Karar veren Danıştay Vergi Dava Daireleri Kurulunca, dosya tekemmül ettiğinden yürütmenin durdurulması istemi hakkında bir karar verilmeksizin Tetkik Hâkiminin açıklamaları dinlendikten ve dosyadaki belgeler incelendikten sonra gereği görüşüldü:

HUKUKİ DEĞERLENDİRME :

2577 sayılı İdari Yargılama Usulü Kanunu'nun 50. maddesinin (4) numaralı fıkrası uyarınca Danıştay Vergi Dava Daireleri Kurulunun bozma kararına uyularak verilen kararlara ilişkin temyiz incelemesinin bozma kararına uygunlukla sınırlı olarak yapılması gerekmektedir.

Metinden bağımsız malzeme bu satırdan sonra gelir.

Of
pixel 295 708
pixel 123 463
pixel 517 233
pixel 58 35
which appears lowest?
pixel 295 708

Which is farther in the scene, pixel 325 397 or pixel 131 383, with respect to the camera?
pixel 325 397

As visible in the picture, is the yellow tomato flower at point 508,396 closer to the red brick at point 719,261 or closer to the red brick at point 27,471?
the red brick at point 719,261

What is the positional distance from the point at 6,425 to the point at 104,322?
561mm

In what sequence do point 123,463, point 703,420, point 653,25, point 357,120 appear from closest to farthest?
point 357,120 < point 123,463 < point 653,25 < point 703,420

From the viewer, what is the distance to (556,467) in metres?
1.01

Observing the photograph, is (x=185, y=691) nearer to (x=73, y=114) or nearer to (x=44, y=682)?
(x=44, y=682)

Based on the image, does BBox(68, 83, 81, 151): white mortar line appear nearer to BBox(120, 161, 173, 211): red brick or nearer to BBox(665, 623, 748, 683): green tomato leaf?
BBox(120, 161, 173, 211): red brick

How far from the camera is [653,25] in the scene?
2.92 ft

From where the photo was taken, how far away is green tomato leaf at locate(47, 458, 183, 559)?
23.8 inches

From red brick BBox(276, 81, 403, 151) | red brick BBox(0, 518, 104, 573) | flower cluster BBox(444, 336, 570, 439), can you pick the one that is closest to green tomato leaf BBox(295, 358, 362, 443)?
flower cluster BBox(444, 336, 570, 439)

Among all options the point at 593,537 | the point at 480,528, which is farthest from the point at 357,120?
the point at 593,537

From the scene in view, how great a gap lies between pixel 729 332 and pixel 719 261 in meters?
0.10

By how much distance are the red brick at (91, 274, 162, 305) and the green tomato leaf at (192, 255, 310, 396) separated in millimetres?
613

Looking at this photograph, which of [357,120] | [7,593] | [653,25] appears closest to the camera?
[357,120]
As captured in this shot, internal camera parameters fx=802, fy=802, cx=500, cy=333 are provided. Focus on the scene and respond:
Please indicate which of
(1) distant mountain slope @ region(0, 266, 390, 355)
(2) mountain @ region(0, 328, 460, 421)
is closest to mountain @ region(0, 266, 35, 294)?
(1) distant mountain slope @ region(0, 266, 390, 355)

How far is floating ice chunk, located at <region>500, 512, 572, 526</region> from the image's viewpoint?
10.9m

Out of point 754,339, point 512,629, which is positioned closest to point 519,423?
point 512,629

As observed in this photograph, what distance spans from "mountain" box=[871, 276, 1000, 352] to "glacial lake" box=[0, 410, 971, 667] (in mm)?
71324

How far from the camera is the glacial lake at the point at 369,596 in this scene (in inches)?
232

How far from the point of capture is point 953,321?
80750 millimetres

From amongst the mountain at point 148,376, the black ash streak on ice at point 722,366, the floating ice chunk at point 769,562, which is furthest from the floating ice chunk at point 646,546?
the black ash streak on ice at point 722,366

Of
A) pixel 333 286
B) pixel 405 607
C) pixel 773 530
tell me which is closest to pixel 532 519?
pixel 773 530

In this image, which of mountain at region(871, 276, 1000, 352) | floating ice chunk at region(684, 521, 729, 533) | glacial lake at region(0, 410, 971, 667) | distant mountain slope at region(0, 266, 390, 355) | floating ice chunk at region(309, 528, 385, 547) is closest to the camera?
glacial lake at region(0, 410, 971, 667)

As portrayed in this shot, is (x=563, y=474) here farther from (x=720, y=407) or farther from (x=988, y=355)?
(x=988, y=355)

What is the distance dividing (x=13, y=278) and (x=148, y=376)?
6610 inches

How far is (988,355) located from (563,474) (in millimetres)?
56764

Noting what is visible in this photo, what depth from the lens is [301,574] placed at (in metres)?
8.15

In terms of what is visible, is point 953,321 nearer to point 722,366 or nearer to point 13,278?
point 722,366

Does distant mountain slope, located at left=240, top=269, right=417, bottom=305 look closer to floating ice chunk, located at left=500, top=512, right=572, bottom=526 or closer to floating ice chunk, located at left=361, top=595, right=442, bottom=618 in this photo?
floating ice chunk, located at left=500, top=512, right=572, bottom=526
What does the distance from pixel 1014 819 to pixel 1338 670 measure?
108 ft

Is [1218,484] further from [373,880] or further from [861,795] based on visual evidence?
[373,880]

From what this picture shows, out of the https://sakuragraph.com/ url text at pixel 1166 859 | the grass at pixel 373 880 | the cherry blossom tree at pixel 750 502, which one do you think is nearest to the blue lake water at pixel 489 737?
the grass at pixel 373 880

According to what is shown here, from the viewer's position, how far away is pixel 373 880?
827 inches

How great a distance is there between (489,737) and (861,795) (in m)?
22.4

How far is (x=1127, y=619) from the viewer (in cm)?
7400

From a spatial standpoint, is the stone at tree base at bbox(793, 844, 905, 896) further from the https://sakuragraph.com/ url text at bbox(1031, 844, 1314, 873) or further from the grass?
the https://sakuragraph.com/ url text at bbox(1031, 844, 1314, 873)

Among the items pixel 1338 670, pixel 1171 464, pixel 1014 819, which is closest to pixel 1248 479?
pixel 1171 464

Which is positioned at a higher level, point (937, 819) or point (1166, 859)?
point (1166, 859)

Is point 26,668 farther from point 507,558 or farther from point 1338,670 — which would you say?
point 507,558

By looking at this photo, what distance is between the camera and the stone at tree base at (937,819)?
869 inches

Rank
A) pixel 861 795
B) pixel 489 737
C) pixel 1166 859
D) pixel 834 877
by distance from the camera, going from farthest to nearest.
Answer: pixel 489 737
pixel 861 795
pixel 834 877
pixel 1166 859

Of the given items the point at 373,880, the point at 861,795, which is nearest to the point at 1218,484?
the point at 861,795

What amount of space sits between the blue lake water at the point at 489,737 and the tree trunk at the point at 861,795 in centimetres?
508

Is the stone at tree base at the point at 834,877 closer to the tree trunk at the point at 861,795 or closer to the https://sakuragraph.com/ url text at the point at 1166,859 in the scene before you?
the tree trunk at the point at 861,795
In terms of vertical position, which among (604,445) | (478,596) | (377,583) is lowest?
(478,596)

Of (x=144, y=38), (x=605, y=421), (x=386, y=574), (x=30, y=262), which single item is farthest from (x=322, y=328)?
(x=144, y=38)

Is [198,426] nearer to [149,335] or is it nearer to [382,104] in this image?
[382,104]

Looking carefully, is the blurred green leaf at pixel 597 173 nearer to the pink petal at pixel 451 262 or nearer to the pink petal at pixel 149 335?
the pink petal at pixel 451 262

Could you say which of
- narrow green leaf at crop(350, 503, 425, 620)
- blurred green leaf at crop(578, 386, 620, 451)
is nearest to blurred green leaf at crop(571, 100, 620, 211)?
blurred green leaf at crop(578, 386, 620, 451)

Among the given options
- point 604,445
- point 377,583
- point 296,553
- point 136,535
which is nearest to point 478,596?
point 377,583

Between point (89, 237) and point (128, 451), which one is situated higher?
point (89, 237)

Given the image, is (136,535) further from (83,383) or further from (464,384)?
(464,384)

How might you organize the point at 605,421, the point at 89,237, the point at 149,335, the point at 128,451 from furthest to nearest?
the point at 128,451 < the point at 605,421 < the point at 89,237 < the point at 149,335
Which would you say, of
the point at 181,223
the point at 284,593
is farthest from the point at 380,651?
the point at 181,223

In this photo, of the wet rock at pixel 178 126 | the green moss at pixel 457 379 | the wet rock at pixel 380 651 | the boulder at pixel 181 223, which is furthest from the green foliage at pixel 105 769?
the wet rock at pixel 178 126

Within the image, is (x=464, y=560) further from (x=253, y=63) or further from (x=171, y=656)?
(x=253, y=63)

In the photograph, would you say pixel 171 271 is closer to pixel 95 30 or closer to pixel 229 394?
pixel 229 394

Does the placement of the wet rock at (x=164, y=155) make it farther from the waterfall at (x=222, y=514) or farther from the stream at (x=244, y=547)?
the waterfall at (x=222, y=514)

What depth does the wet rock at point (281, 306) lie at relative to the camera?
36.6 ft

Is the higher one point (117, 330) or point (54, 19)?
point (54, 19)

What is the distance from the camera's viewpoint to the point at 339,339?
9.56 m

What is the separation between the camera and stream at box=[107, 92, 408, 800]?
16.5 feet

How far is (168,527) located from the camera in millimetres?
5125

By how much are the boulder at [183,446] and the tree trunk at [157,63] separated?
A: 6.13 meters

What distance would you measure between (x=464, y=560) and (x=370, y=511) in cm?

Danıştay Vergi Dava Daireleri Kurulunun bozma kararı üzerine verilen temyize konu kararın bozma kararındaki esaslara uygun olduğu anlaşıldığından, dilekçede ileri sürülen temyiz nedenleri kararın bozulmasını gerektirecek nitelikte görülmemiştir.

KARAR SONUCU :

Açıklanan nedenlerle;

1- Davalının temyiz isteminin REDDİNE,

2- Danıştay Dördüncü Dairesinin 28/06/2022 tarih ve E:2022/2311, K:2022/4491 sayılı ısrar kararının ONANMASINA,

26/04/2023 tarihinde oybirliğiyle kesin olarak karar verildi.